- WORK ITEM -
List every source citation given in parentheses in the reflection on solidarity below.

- TEXT SECTION -
##########
During my reflection with Sophie, I remembered the Chapter 1970 and its call to SOLIDARITY. Over 50 years ago our sisters wrote:

SOLIDARITY will shake us out of our complacency. It requires that all take whatever steps they can to ensure a more just distribution of the world’s goods; it demands an appreciation of other cultures and traditions; it means an end to any attitude of power and paternalism. This option implies, according to needs and possibilities, the long-range planning of our works in a global perspective – planning that leads to resolute action. It should also lead to us to take a stand against the dehumanizing structures of a consumer society. (General Chapter 1970, p.16) 

These are audacious words, a call that we have been trying to live out in one way or another over these last fifty years. As I prayed over our world today in 2020 and the desires we have to be Artisans of Hope, the words of Habakkuk come to me for the vision still has its time, Presses on to fulfillment, and will not disappoint; If it delays, wait for it, It will surely come, it will not be late. (Habakkuk 2:2-3)

Perhaps the time to ENLARGE OUR VISION is now. This time of a common, global trauma is also an opportunity to assess what is important and what is not. It is a time to pay attention to what we are hearing among ourselves and from the people around us, to be humble enough to learn. Perhaps now is the time to re- examine our own hearts, and ask ourselves again how we too are complicit in the systemic sins of our world:

To acknowledge our complicity in systems that hurt, diminish, and disregard others and our earth is a sign of our capacity to respond to God’s call in a new way – that of strength in weakness. Such awareness of our personal, communal, congregational, institutional complicity in unjust systems humbles us. It invites us to be more open to the transforming work of the Spirit in us and in the world.  We are called to listen and be reconciled, to confront our own sins of racism, classism and sexism, and from this profound awareness of our weakness and complicity, to take action with others to advocate for structural and systemic change. (Artisans of Hope, p. 13) 

We are both a humble and important part of creation. It is the time to listen in silence, to become more human and to act in the radical style of Jesus, to be in SOLIDARITY with God’s plan and God’s people, to fulfill Jesus’s hope that they may all be one, as You, Father, are in Me and I in You, that they also may be in Us, so that the world may believe that You sent Me. (John 17:21).

Surely an essential part of SOLIDARITY is to be humble and meek, to recognize our need of one another and our need of God. Who more than Jesus can teach us how to live in a DEEPER SOLIDARITY? Jesus’ incarnation is the ultimate act of solidarity. Jesus humbly chose to become human, to pitch his tent among us, to be in solidarity with humanity, to lay down his life for the sake of his friends. As we renew our commitment to follow Jesus Christ forever, let us pray for each other that we will have the courage and humility to take up His yoke, to live the call to discover and make known the love of the Heart of Jesus, to act concretely where we are and as we are, each one and together as One Body.
##########
- RECORDS -
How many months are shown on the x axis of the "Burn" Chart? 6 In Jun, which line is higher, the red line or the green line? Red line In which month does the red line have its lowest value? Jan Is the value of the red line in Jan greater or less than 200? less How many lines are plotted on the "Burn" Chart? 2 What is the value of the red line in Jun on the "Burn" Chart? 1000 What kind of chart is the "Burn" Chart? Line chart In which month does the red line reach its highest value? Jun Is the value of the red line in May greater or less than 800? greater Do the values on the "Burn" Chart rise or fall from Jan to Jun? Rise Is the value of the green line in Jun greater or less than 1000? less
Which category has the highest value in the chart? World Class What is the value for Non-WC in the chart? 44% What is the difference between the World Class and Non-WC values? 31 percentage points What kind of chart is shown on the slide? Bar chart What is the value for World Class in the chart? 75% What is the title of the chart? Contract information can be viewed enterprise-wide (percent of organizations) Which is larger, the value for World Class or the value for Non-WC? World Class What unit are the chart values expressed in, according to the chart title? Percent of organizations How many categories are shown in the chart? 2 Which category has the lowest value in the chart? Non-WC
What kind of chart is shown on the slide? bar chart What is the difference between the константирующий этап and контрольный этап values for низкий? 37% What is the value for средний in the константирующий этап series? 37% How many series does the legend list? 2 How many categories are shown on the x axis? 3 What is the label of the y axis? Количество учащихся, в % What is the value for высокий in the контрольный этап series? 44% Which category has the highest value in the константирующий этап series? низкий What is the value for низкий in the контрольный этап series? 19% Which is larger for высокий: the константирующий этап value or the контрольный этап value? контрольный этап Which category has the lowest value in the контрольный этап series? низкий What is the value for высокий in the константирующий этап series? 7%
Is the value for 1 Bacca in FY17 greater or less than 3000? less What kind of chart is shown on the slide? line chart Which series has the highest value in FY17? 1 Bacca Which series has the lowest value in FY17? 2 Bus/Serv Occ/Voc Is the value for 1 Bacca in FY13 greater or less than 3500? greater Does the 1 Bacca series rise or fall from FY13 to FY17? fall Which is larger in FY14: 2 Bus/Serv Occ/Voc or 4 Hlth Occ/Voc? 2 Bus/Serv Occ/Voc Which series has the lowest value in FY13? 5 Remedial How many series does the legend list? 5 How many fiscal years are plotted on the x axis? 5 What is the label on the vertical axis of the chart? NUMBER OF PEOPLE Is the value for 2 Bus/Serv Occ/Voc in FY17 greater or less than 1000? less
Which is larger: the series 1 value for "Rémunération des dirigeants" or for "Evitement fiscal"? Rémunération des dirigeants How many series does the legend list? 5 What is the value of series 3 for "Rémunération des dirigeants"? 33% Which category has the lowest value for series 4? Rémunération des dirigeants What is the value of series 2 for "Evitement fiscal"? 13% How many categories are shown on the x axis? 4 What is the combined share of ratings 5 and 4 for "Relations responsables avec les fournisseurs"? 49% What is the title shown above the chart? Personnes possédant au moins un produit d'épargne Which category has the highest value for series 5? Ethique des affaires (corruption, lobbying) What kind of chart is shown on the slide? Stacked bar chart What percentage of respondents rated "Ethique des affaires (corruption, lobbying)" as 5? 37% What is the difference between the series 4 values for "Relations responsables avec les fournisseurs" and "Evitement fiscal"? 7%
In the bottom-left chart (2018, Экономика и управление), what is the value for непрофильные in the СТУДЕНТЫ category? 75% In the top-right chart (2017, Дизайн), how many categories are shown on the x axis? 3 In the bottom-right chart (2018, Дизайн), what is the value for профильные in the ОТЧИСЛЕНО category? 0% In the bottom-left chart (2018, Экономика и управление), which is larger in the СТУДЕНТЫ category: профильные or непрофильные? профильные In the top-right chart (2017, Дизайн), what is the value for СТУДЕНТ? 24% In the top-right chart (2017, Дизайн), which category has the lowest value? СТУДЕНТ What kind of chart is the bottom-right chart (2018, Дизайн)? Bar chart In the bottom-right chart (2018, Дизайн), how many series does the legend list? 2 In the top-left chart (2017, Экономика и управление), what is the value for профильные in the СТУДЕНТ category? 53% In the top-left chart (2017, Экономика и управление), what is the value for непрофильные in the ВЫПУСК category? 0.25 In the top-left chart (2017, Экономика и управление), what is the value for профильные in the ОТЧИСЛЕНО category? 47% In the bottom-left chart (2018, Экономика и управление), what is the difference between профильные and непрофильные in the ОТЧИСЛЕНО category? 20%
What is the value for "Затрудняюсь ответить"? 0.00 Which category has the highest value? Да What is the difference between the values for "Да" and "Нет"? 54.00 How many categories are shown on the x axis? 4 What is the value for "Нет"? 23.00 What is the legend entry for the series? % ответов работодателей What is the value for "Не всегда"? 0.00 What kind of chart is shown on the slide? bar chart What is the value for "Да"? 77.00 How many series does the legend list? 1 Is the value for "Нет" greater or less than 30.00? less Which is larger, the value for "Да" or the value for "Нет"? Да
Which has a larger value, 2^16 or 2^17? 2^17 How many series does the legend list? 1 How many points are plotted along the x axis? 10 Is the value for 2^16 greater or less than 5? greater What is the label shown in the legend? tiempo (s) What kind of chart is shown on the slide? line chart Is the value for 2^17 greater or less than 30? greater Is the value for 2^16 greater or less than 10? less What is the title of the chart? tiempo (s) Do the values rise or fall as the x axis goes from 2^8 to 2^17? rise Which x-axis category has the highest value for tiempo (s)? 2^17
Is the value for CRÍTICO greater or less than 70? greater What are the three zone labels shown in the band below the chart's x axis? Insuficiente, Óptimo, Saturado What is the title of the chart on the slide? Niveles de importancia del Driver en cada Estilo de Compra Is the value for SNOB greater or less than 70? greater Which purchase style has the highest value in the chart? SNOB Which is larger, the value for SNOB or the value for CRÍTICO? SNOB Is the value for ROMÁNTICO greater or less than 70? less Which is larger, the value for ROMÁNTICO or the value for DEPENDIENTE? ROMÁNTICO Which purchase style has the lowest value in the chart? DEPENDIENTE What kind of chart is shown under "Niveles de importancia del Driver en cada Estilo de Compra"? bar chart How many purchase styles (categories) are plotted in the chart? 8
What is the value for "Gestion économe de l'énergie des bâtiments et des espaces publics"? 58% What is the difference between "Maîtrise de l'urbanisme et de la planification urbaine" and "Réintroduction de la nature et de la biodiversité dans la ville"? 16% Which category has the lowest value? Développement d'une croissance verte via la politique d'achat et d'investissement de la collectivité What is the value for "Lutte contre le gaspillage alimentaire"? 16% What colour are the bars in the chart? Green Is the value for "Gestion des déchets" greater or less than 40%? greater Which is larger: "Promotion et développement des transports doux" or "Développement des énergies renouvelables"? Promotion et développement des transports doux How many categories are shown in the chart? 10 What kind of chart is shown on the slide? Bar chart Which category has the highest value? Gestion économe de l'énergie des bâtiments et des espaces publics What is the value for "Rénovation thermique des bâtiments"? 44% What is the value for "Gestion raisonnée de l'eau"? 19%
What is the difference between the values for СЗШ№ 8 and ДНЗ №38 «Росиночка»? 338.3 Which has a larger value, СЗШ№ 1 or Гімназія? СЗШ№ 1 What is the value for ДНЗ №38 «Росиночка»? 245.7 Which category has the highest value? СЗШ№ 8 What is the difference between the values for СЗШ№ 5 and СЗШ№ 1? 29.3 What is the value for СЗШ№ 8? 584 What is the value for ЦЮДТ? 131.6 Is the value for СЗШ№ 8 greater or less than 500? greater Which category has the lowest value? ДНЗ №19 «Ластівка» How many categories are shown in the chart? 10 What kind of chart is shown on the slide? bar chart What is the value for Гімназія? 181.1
##########
- ANSWER BOX -
- General Chapter 1970, p.16
- Habakkuk 2:2-3
- Artisans of Hope, p. 13
- John 17:21